Lines excerpted from a collection:
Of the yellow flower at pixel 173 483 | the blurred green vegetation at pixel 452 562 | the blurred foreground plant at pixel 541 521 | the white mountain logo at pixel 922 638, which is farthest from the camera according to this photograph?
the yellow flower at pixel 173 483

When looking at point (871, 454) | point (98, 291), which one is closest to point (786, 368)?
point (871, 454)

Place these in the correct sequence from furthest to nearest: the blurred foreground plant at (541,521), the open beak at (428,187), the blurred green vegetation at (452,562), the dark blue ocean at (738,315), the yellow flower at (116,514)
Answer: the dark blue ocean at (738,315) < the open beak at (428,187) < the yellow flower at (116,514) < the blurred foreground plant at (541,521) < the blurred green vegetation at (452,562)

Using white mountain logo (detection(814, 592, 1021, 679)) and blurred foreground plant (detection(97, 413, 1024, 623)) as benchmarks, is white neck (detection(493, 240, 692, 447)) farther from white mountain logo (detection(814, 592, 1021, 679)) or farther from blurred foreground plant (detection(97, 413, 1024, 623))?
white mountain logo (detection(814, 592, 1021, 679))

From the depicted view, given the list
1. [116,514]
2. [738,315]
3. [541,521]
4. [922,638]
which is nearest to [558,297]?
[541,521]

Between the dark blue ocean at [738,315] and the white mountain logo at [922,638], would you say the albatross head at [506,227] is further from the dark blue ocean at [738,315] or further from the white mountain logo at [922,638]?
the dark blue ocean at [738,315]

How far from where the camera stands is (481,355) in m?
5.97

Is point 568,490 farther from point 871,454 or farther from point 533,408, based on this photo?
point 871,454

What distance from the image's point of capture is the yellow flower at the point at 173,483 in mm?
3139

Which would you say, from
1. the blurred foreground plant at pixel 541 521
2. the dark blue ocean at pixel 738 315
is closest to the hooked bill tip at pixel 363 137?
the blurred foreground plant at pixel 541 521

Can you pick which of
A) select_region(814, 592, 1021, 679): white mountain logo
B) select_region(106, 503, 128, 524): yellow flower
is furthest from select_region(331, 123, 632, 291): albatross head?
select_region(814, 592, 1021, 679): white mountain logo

■ **Objective**: Starting at the line that contains "Can you pick which of" and ending at the last line, switch "albatross head" to "bird head" and leave everything else unchanged.

■ **Exercise output**:
Can you pick which of
A) select_region(814, 592, 1021, 679): white mountain logo
B) select_region(106, 503, 128, 524): yellow flower
is furthest from select_region(331, 123, 632, 291): bird head?
select_region(814, 592, 1021, 679): white mountain logo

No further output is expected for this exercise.